Because ground-level ozone pollution is generated by so many different sources, there is no single solution to its prevention. However, it has been determined that one, relatively simple action can have an immediate and significant impact. Studies show that the reduction of emissions from faulty or missing automobile gas caps can bring about a meaningful reduction in the region’s ozone readings. The Colorado Department of Public Health and Environment, the Regional Air Quality Council, Envirotest Corp. and NAPA Auto Parts have joined forces to implement a program that replaces faulty gas caps with new gas caps during the height of the summer months.
Coupons, for $10 toward the purchase of a new gas cap at any participating NAPA store, will be given after a vehicle fails the gas cap portion of the emissions inspection at an Air Care Colorado station; the average retail price of a new gas cap is $10 – more for specialty caps.
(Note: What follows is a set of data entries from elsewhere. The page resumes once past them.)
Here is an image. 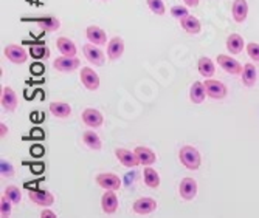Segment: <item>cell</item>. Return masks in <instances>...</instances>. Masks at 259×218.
I'll use <instances>...</instances> for the list:
<instances>
[{
  "mask_svg": "<svg viewBox=\"0 0 259 218\" xmlns=\"http://www.w3.org/2000/svg\"><path fill=\"white\" fill-rule=\"evenodd\" d=\"M179 158H180V162L188 169V171H199V167L202 164V158H200V153L196 147L193 145H183L179 152Z\"/></svg>",
  "mask_w": 259,
  "mask_h": 218,
  "instance_id": "obj_1",
  "label": "cell"
},
{
  "mask_svg": "<svg viewBox=\"0 0 259 218\" xmlns=\"http://www.w3.org/2000/svg\"><path fill=\"white\" fill-rule=\"evenodd\" d=\"M203 84H205V88H206V94L209 96L211 99L221 101V99L227 98L228 88H227V85H225L224 82L216 81V79H213V78H205Z\"/></svg>",
  "mask_w": 259,
  "mask_h": 218,
  "instance_id": "obj_2",
  "label": "cell"
},
{
  "mask_svg": "<svg viewBox=\"0 0 259 218\" xmlns=\"http://www.w3.org/2000/svg\"><path fill=\"white\" fill-rule=\"evenodd\" d=\"M28 53L25 48L20 46V45H16V43H11V45H7L5 50H4V54L7 56V59L16 65H22L25 64L27 59H28Z\"/></svg>",
  "mask_w": 259,
  "mask_h": 218,
  "instance_id": "obj_3",
  "label": "cell"
},
{
  "mask_svg": "<svg viewBox=\"0 0 259 218\" xmlns=\"http://www.w3.org/2000/svg\"><path fill=\"white\" fill-rule=\"evenodd\" d=\"M95 181L97 184L104 189V190H120L121 187V178L116 175V174H112V172H101L95 177Z\"/></svg>",
  "mask_w": 259,
  "mask_h": 218,
  "instance_id": "obj_4",
  "label": "cell"
},
{
  "mask_svg": "<svg viewBox=\"0 0 259 218\" xmlns=\"http://www.w3.org/2000/svg\"><path fill=\"white\" fill-rule=\"evenodd\" d=\"M82 51H84V56H85V59L90 62V64H93V65H97V67H103L104 65V62H106V54L103 53V50L98 46V45H95V43H85L84 46H82Z\"/></svg>",
  "mask_w": 259,
  "mask_h": 218,
  "instance_id": "obj_5",
  "label": "cell"
},
{
  "mask_svg": "<svg viewBox=\"0 0 259 218\" xmlns=\"http://www.w3.org/2000/svg\"><path fill=\"white\" fill-rule=\"evenodd\" d=\"M216 62H218V65H219L225 73H228V75H233V76L242 75L244 67H242L241 62H238L234 58H230V56H227V54H219V56L216 58Z\"/></svg>",
  "mask_w": 259,
  "mask_h": 218,
  "instance_id": "obj_6",
  "label": "cell"
},
{
  "mask_svg": "<svg viewBox=\"0 0 259 218\" xmlns=\"http://www.w3.org/2000/svg\"><path fill=\"white\" fill-rule=\"evenodd\" d=\"M81 82L82 85L89 90V91H97L100 88V76L98 73L90 68V67H82L81 68Z\"/></svg>",
  "mask_w": 259,
  "mask_h": 218,
  "instance_id": "obj_7",
  "label": "cell"
},
{
  "mask_svg": "<svg viewBox=\"0 0 259 218\" xmlns=\"http://www.w3.org/2000/svg\"><path fill=\"white\" fill-rule=\"evenodd\" d=\"M179 193L185 201H193L197 197V181L191 177L183 178L179 186Z\"/></svg>",
  "mask_w": 259,
  "mask_h": 218,
  "instance_id": "obj_8",
  "label": "cell"
},
{
  "mask_svg": "<svg viewBox=\"0 0 259 218\" xmlns=\"http://www.w3.org/2000/svg\"><path fill=\"white\" fill-rule=\"evenodd\" d=\"M157 207H158V203L149 197H141V198L135 200L132 204V210L137 215H149V213L155 212Z\"/></svg>",
  "mask_w": 259,
  "mask_h": 218,
  "instance_id": "obj_9",
  "label": "cell"
},
{
  "mask_svg": "<svg viewBox=\"0 0 259 218\" xmlns=\"http://www.w3.org/2000/svg\"><path fill=\"white\" fill-rule=\"evenodd\" d=\"M28 197L30 200L40 206V207H50L55 203V197L53 193H50L49 190H42V189H33L28 192Z\"/></svg>",
  "mask_w": 259,
  "mask_h": 218,
  "instance_id": "obj_10",
  "label": "cell"
},
{
  "mask_svg": "<svg viewBox=\"0 0 259 218\" xmlns=\"http://www.w3.org/2000/svg\"><path fill=\"white\" fill-rule=\"evenodd\" d=\"M53 67L59 71V73H73L75 70H78L81 67V61L75 56H61L53 62Z\"/></svg>",
  "mask_w": 259,
  "mask_h": 218,
  "instance_id": "obj_11",
  "label": "cell"
},
{
  "mask_svg": "<svg viewBox=\"0 0 259 218\" xmlns=\"http://www.w3.org/2000/svg\"><path fill=\"white\" fill-rule=\"evenodd\" d=\"M82 123L89 127V129H98L104 124V118L103 113L97 108H85L82 112Z\"/></svg>",
  "mask_w": 259,
  "mask_h": 218,
  "instance_id": "obj_12",
  "label": "cell"
},
{
  "mask_svg": "<svg viewBox=\"0 0 259 218\" xmlns=\"http://www.w3.org/2000/svg\"><path fill=\"white\" fill-rule=\"evenodd\" d=\"M0 104H2L4 110L14 112L17 108V105H19L17 93L11 87H4L2 88V94H0Z\"/></svg>",
  "mask_w": 259,
  "mask_h": 218,
  "instance_id": "obj_13",
  "label": "cell"
},
{
  "mask_svg": "<svg viewBox=\"0 0 259 218\" xmlns=\"http://www.w3.org/2000/svg\"><path fill=\"white\" fill-rule=\"evenodd\" d=\"M39 30L42 31H47V33H55L61 28V20L59 17H55V16H47V17H34L31 19Z\"/></svg>",
  "mask_w": 259,
  "mask_h": 218,
  "instance_id": "obj_14",
  "label": "cell"
},
{
  "mask_svg": "<svg viewBox=\"0 0 259 218\" xmlns=\"http://www.w3.org/2000/svg\"><path fill=\"white\" fill-rule=\"evenodd\" d=\"M118 197H116L115 190H106L101 197V209L107 215H113L118 210Z\"/></svg>",
  "mask_w": 259,
  "mask_h": 218,
  "instance_id": "obj_15",
  "label": "cell"
},
{
  "mask_svg": "<svg viewBox=\"0 0 259 218\" xmlns=\"http://www.w3.org/2000/svg\"><path fill=\"white\" fill-rule=\"evenodd\" d=\"M124 53V40L118 36H115L107 43V58L109 61H118Z\"/></svg>",
  "mask_w": 259,
  "mask_h": 218,
  "instance_id": "obj_16",
  "label": "cell"
},
{
  "mask_svg": "<svg viewBox=\"0 0 259 218\" xmlns=\"http://www.w3.org/2000/svg\"><path fill=\"white\" fill-rule=\"evenodd\" d=\"M85 36H87V40H89V42L95 43V45H98V46L109 43L106 31H104L103 28L97 27V25H89L87 30H85Z\"/></svg>",
  "mask_w": 259,
  "mask_h": 218,
  "instance_id": "obj_17",
  "label": "cell"
},
{
  "mask_svg": "<svg viewBox=\"0 0 259 218\" xmlns=\"http://www.w3.org/2000/svg\"><path fill=\"white\" fill-rule=\"evenodd\" d=\"M231 16L236 23H244L248 16V4L247 0H234L231 5Z\"/></svg>",
  "mask_w": 259,
  "mask_h": 218,
  "instance_id": "obj_18",
  "label": "cell"
},
{
  "mask_svg": "<svg viewBox=\"0 0 259 218\" xmlns=\"http://www.w3.org/2000/svg\"><path fill=\"white\" fill-rule=\"evenodd\" d=\"M115 156H116V159H118V161H120L124 167H127V169H132V167L140 166V161H138V158H137V153H135V152H131V150H127V149H123V147L116 149V150H115Z\"/></svg>",
  "mask_w": 259,
  "mask_h": 218,
  "instance_id": "obj_19",
  "label": "cell"
},
{
  "mask_svg": "<svg viewBox=\"0 0 259 218\" xmlns=\"http://www.w3.org/2000/svg\"><path fill=\"white\" fill-rule=\"evenodd\" d=\"M134 152L137 153V158H138L141 166H152V164L157 162V155L149 147H145V145H138V147H135Z\"/></svg>",
  "mask_w": 259,
  "mask_h": 218,
  "instance_id": "obj_20",
  "label": "cell"
},
{
  "mask_svg": "<svg viewBox=\"0 0 259 218\" xmlns=\"http://www.w3.org/2000/svg\"><path fill=\"white\" fill-rule=\"evenodd\" d=\"M180 25L182 28L188 33V34H199L202 31V23L200 20L196 17V16H191V14H188L186 17L180 19Z\"/></svg>",
  "mask_w": 259,
  "mask_h": 218,
  "instance_id": "obj_21",
  "label": "cell"
},
{
  "mask_svg": "<svg viewBox=\"0 0 259 218\" xmlns=\"http://www.w3.org/2000/svg\"><path fill=\"white\" fill-rule=\"evenodd\" d=\"M56 46H58V50L62 56H70V58H75L78 50H76V45L73 43L72 39H68V37H58L56 39Z\"/></svg>",
  "mask_w": 259,
  "mask_h": 218,
  "instance_id": "obj_22",
  "label": "cell"
},
{
  "mask_svg": "<svg viewBox=\"0 0 259 218\" xmlns=\"http://www.w3.org/2000/svg\"><path fill=\"white\" fill-rule=\"evenodd\" d=\"M244 45H245V42H244L242 36H239L236 33L230 34L227 37V42H225V46H227V50L230 51V54H239V53H242Z\"/></svg>",
  "mask_w": 259,
  "mask_h": 218,
  "instance_id": "obj_23",
  "label": "cell"
},
{
  "mask_svg": "<svg viewBox=\"0 0 259 218\" xmlns=\"http://www.w3.org/2000/svg\"><path fill=\"white\" fill-rule=\"evenodd\" d=\"M256 79H257V71H256L254 64H251V62L244 64V70H242V84H244V87H247V88L254 87Z\"/></svg>",
  "mask_w": 259,
  "mask_h": 218,
  "instance_id": "obj_24",
  "label": "cell"
},
{
  "mask_svg": "<svg viewBox=\"0 0 259 218\" xmlns=\"http://www.w3.org/2000/svg\"><path fill=\"white\" fill-rule=\"evenodd\" d=\"M206 96L208 94H206V88H205L203 82L197 81V82H194L191 85V88H190V99H191L193 104H197V105L202 104L205 101Z\"/></svg>",
  "mask_w": 259,
  "mask_h": 218,
  "instance_id": "obj_25",
  "label": "cell"
},
{
  "mask_svg": "<svg viewBox=\"0 0 259 218\" xmlns=\"http://www.w3.org/2000/svg\"><path fill=\"white\" fill-rule=\"evenodd\" d=\"M50 113L56 118H61V119H65L72 115V105H68L67 102H61V101H53L50 105Z\"/></svg>",
  "mask_w": 259,
  "mask_h": 218,
  "instance_id": "obj_26",
  "label": "cell"
},
{
  "mask_svg": "<svg viewBox=\"0 0 259 218\" xmlns=\"http://www.w3.org/2000/svg\"><path fill=\"white\" fill-rule=\"evenodd\" d=\"M82 142L90 150H101V147H103L101 138L98 136L97 132H93V130H85L82 133Z\"/></svg>",
  "mask_w": 259,
  "mask_h": 218,
  "instance_id": "obj_27",
  "label": "cell"
},
{
  "mask_svg": "<svg viewBox=\"0 0 259 218\" xmlns=\"http://www.w3.org/2000/svg\"><path fill=\"white\" fill-rule=\"evenodd\" d=\"M197 68H199V73L203 76V78H213L214 73H216V65L214 62L211 61L209 58H200L199 62H197Z\"/></svg>",
  "mask_w": 259,
  "mask_h": 218,
  "instance_id": "obj_28",
  "label": "cell"
},
{
  "mask_svg": "<svg viewBox=\"0 0 259 218\" xmlns=\"http://www.w3.org/2000/svg\"><path fill=\"white\" fill-rule=\"evenodd\" d=\"M143 178H145V184L151 189H158L160 186V175L155 169H152L151 166H145L143 171Z\"/></svg>",
  "mask_w": 259,
  "mask_h": 218,
  "instance_id": "obj_29",
  "label": "cell"
},
{
  "mask_svg": "<svg viewBox=\"0 0 259 218\" xmlns=\"http://www.w3.org/2000/svg\"><path fill=\"white\" fill-rule=\"evenodd\" d=\"M30 56L36 61H47L50 58V48L45 45H31Z\"/></svg>",
  "mask_w": 259,
  "mask_h": 218,
  "instance_id": "obj_30",
  "label": "cell"
},
{
  "mask_svg": "<svg viewBox=\"0 0 259 218\" xmlns=\"http://www.w3.org/2000/svg\"><path fill=\"white\" fill-rule=\"evenodd\" d=\"M5 195L13 201V204H19L22 201V190L17 186H7Z\"/></svg>",
  "mask_w": 259,
  "mask_h": 218,
  "instance_id": "obj_31",
  "label": "cell"
},
{
  "mask_svg": "<svg viewBox=\"0 0 259 218\" xmlns=\"http://www.w3.org/2000/svg\"><path fill=\"white\" fill-rule=\"evenodd\" d=\"M16 174L14 171V166L8 161V159H2L0 161V175H2V178H13Z\"/></svg>",
  "mask_w": 259,
  "mask_h": 218,
  "instance_id": "obj_32",
  "label": "cell"
},
{
  "mask_svg": "<svg viewBox=\"0 0 259 218\" xmlns=\"http://www.w3.org/2000/svg\"><path fill=\"white\" fill-rule=\"evenodd\" d=\"M146 5L155 16H163L166 13V7H164L163 0H146Z\"/></svg>",
  "mask_w": 259,
  "mask_h": 218,
  "instance_id": "obj_33",
  "label": "cell"
},
{
  "mask_svg": "<svg viewBox=\"0 0 259 218\" xmlns=\"http://www.w3.org/2000/svg\"><path fill=\"white\" fill-rule=\"evenodd\" d=\"M11 204H13V201L4 193L2 198H0V216L2 218L11 216Z\"/></svg>",
  "mask_w": 259,
  "mask_h": 218,
  "instance_id": "obj_34",
  "label": "cell"
},
{
  "mask_svg": "<svg viewBox=\"0 0 259 218\" xmlns=\"http://www.w3.org/2000/svg\"><path fill=\"white\" fill-rule=\"evenodd\" d=\"M247 54L251 61L259 62V43H256V42L247 43Z\"/></svg>",
  "mask_w": 259,
  "mask_h": 218,
  "instance_id": "obj_35",
  "label": "cell"
},
{
  "mask_svg": "<svg viewBox=\"0 0 259 218\" xmlns=\"http://www.w3.org/2000/svg\"><path fill=\"white\" fill-rule=\"evenodd\" d=\"M188 14H190V11H188V7H180V5H176V7H172L171 8V16L174 17V19H183V17H186Z\"/></svg>",
  "mask_w": 259,
  "mask_h": 218,
  "instance_id": "obj_36",
  "label": "cell"
},
{
  "mask_svg": "<svg viewBox=\"0 0 259 218\" xmlns=\"http://www.w3.org/2000/svg\"><path fill=\"white\" fill-rule=\"evenodd\" d=\"M40 216L42 218H56L58 215L52 210V209H49V207H44V210L40 212Z\"/></svg>",
  "mask_w": 259,
  "mask_h": 218,
  "instance_id": "obj_37",
  "label": "cell"
},
{
  "mask_svg": "<svg viewBox=\"0 0 259 218\" xmlns=\"http://www.w3.org/2000/svg\"><path fill=\"white\" fill-rule=\"evenodd\" d=\"M183 2L188 8H196V7H199L200 0H183Z\"/></svg>",
  "mask_w": 259,
  "mask_h": 218,
  "instance_id": "obj_38",
  "label": "cell"
},
{
  "mask_svg": "<svg viewBox=\"0 0 259 218\" xmlns=\"http://www.w3.org/2000/svg\"><path fill=\"white\" fill-rule=\"evenodd\" d=\"M8 135V126H5V123L0 124V136L5 138Z\"/></svg>",
  "mask_w": 259,
  "mask_h": 218,
  "instance_id": "obj_39",
  "label": "cell"
}]
</instances>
There are more than 30 participating NAPA stores along the Front Range, with at least one shop nearby each Air Care emissions inspection station.
In a typical month, more than 2,500 vehicles fail the gas cap portion of their emissions inspection at Air Care Colorado stations. The “Put a Cap on Ozone” program aims to aid in replacing up to 5,000 gas caps by August 31, which could amount to savings of up to:
- 1.25 tons per day of volatile organic compounds (VOC) – a type of pollution that can contribute to ground-level ozone formation
- 22,000 gallons of gasoline lost due to evaporation during hot summer months
- $57,000.00 - the cost of 22,000 gallons of evaporated gasoline
- Between now and August 31 the driver of any vehicle that fails the Colorado emissions test due to a faulty or missing gas cap will be provided with a coupon redeemable for a new gas cap at participating NAPA Auto Parts stores.
- Gas cap coupons will be provided at the 18 Air Care Colorado Testing Stations in the metro Denver and North Front Range areas.
- Following gas cap replacement, vehicles will be required to repeat the emissions testing procedure.